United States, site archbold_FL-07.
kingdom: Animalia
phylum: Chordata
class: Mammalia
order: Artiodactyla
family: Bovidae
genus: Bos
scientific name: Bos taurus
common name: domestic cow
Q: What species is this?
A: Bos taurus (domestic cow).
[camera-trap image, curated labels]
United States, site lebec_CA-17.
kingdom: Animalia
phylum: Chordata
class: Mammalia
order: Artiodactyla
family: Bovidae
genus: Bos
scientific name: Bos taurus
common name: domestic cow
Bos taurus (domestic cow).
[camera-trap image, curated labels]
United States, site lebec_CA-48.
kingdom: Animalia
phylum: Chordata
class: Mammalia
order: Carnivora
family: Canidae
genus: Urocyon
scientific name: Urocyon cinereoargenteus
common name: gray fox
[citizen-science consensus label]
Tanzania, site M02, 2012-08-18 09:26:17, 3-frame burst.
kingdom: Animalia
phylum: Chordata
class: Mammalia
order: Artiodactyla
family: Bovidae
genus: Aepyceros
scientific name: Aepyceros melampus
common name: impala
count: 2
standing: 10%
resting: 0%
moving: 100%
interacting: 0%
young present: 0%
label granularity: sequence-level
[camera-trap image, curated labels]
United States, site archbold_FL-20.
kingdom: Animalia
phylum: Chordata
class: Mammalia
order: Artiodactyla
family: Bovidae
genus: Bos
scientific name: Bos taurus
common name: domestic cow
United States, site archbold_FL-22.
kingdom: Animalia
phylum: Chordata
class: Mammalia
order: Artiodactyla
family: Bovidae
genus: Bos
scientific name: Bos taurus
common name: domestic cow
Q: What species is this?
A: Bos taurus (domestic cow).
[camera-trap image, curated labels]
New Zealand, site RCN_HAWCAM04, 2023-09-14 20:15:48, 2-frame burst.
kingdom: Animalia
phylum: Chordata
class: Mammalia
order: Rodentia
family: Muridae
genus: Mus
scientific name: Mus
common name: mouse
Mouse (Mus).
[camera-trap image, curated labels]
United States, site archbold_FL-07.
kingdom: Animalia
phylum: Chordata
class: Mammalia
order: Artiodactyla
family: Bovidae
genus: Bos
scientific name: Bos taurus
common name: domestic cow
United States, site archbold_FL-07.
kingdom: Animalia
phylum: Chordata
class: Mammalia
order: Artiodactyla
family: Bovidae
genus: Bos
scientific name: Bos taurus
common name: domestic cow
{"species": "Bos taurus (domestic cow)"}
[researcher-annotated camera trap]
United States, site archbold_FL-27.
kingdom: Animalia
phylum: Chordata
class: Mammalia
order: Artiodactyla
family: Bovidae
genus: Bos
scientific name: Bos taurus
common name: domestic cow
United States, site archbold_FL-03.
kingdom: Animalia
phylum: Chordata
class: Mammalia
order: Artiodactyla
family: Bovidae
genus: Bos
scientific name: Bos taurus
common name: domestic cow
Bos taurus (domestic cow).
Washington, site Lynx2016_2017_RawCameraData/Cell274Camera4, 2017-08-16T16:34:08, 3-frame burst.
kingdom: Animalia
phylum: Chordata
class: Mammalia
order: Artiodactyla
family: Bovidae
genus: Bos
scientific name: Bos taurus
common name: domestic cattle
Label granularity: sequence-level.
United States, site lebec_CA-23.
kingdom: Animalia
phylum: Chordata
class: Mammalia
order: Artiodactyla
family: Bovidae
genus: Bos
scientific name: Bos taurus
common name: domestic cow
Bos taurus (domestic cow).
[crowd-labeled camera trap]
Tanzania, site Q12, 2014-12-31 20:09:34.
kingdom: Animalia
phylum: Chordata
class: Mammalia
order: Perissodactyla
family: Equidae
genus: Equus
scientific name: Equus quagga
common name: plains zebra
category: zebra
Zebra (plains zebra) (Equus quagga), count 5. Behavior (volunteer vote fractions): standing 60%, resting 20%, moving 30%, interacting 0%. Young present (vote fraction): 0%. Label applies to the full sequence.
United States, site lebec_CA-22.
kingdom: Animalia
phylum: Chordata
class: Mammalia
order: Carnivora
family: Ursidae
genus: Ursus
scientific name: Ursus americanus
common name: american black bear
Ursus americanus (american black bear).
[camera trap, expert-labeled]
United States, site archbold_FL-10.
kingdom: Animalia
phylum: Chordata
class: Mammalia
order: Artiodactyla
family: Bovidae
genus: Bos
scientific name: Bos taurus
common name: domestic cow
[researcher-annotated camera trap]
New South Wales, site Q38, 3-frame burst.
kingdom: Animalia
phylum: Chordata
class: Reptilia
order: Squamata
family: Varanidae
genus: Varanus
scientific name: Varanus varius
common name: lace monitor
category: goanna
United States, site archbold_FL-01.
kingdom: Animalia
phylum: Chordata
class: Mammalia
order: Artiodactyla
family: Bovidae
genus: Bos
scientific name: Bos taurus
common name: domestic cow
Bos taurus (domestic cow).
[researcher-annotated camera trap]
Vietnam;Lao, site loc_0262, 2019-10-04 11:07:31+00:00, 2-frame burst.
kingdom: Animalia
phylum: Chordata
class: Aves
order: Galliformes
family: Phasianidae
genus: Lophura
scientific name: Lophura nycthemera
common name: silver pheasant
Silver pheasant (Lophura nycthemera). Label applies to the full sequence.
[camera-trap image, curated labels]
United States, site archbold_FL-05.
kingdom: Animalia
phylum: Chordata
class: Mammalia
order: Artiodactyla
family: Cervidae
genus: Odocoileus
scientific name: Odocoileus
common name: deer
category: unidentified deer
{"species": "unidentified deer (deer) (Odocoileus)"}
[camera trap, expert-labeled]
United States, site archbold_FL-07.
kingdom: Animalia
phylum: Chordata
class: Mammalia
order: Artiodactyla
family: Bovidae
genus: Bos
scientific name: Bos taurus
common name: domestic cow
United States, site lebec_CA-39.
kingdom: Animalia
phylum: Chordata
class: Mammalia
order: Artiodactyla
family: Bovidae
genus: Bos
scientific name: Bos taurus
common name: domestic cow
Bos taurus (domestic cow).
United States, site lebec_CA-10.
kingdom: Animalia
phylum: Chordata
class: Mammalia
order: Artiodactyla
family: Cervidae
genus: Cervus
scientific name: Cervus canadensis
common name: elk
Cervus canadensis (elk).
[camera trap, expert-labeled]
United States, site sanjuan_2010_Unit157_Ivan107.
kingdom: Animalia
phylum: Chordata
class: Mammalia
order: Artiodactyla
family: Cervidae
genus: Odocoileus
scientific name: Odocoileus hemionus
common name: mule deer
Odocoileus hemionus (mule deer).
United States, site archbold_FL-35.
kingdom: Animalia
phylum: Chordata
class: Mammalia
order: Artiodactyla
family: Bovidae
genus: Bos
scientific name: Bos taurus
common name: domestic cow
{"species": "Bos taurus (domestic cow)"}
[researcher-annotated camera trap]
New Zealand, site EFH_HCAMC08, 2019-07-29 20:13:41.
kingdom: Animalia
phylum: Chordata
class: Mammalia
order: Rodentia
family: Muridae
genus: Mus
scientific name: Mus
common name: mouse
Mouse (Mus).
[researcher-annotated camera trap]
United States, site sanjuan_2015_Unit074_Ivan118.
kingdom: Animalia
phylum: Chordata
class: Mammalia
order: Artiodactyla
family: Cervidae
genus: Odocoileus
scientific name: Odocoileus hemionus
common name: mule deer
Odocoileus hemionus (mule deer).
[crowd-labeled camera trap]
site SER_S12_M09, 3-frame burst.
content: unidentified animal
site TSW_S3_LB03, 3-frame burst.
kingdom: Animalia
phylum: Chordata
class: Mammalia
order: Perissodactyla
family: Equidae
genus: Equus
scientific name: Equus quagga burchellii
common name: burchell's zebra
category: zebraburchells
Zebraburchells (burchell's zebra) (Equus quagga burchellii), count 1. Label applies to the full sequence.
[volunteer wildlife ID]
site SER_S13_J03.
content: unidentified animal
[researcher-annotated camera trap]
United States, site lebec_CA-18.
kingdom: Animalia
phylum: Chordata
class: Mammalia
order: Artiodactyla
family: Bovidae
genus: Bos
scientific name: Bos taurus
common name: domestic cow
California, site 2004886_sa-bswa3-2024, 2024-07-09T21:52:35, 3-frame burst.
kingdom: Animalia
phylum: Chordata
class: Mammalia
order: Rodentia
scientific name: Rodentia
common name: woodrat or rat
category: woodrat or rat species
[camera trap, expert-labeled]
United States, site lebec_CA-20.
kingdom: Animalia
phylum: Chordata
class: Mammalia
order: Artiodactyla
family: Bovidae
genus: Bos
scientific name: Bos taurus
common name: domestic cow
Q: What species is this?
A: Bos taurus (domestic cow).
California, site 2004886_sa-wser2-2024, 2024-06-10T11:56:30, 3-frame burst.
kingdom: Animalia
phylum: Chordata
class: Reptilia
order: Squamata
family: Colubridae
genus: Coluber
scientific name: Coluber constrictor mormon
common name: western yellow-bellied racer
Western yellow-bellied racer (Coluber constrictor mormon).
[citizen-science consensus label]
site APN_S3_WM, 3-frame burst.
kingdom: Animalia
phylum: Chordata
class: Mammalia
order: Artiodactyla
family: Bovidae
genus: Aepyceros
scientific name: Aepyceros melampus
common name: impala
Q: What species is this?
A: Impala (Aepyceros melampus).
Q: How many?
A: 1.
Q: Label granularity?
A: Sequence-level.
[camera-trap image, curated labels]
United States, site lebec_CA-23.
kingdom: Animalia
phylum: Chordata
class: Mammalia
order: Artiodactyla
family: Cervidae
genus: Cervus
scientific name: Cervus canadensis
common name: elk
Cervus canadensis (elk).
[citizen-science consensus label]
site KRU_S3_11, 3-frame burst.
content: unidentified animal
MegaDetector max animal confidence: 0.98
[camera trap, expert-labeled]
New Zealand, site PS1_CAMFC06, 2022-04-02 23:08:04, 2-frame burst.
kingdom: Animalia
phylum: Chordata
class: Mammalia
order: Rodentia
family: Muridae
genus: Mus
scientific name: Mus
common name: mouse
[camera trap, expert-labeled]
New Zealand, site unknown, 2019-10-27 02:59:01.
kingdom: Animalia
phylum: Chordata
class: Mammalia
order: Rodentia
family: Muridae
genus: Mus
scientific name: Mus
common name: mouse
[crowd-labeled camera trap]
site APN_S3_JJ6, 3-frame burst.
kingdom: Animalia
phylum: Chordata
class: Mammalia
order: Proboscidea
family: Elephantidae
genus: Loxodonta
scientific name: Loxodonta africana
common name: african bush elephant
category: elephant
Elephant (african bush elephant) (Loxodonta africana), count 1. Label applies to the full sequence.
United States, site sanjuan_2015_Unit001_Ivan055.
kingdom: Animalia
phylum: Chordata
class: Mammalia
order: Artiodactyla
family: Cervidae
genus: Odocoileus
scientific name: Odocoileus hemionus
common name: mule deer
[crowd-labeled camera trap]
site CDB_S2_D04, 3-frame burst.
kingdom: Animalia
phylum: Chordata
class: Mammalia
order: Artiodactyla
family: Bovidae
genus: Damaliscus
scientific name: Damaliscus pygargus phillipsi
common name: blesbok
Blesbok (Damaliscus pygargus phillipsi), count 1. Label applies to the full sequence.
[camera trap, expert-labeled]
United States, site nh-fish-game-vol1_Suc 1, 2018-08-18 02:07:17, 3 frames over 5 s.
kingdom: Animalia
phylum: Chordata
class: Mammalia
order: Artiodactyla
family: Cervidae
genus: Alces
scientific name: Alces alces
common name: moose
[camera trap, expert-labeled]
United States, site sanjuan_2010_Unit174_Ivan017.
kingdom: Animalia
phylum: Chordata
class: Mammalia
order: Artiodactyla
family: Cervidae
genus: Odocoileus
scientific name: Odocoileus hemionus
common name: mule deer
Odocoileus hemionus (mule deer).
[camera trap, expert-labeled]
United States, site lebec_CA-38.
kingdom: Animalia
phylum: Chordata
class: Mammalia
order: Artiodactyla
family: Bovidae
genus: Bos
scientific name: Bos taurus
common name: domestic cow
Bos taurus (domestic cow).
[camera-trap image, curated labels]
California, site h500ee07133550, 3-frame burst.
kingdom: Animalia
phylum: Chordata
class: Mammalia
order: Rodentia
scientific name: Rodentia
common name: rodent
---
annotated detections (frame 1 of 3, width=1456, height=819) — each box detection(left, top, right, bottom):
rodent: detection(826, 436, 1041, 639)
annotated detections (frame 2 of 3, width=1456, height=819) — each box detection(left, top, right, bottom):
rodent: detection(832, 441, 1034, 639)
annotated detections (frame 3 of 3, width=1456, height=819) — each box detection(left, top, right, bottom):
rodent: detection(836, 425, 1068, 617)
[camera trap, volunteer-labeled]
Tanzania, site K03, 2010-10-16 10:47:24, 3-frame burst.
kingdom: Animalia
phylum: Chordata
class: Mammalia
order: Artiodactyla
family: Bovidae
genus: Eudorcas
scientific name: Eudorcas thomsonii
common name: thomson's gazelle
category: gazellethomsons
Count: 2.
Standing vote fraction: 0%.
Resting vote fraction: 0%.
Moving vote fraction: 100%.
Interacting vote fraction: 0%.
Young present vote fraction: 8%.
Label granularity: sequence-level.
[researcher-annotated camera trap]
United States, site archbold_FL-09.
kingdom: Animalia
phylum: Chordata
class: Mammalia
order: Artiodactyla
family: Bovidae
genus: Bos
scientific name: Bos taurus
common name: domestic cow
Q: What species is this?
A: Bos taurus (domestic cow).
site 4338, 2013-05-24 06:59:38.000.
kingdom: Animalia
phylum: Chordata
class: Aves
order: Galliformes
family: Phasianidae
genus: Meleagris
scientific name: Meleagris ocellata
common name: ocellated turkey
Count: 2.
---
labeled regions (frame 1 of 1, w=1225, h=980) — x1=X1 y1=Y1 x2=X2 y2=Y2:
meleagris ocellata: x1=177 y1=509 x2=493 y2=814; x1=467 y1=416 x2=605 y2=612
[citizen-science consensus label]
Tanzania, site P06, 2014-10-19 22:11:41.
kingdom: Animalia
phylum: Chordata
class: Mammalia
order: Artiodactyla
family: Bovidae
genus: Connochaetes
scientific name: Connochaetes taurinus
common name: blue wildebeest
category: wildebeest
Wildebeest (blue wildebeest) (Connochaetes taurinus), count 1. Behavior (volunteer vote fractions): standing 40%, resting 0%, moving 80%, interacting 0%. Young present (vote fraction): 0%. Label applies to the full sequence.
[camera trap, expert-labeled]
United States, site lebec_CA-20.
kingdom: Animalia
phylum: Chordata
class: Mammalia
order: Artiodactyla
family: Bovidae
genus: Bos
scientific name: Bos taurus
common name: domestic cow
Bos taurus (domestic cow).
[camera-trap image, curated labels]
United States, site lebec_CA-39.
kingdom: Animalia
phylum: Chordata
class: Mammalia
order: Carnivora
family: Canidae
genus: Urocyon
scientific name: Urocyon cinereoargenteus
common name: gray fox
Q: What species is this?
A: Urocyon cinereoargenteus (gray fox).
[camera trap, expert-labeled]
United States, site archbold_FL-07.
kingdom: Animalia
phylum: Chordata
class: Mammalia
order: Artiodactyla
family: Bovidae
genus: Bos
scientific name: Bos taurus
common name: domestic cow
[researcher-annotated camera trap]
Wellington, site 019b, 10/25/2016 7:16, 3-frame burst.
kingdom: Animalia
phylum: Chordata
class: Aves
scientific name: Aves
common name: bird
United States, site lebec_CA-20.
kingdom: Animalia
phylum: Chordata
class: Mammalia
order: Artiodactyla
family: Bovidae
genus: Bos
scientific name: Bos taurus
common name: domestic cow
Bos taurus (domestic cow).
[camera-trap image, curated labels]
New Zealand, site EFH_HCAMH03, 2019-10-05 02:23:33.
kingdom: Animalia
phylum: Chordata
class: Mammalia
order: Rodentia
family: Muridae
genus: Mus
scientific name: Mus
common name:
::::
• What to produce: Which lines in the entries above contain "Zealand"? Pull each of them out.

• Written response:
New Zealand, site RCN_HAWCAM04, 2023-09-14 20:15:48, 2-frame burst.
New Zealand, site EFH_HCAMC08, 2019-07-29 20:13:41.
New Zealand, site PS1_CAMFC06, 2022-04-02 23:08:04, 2-frame burst.
New Zealand, site unknown, 2019-10-27 02:59:01.
New Zealand, site EFH_HCAMH03, 2019-10-05 02:23:33.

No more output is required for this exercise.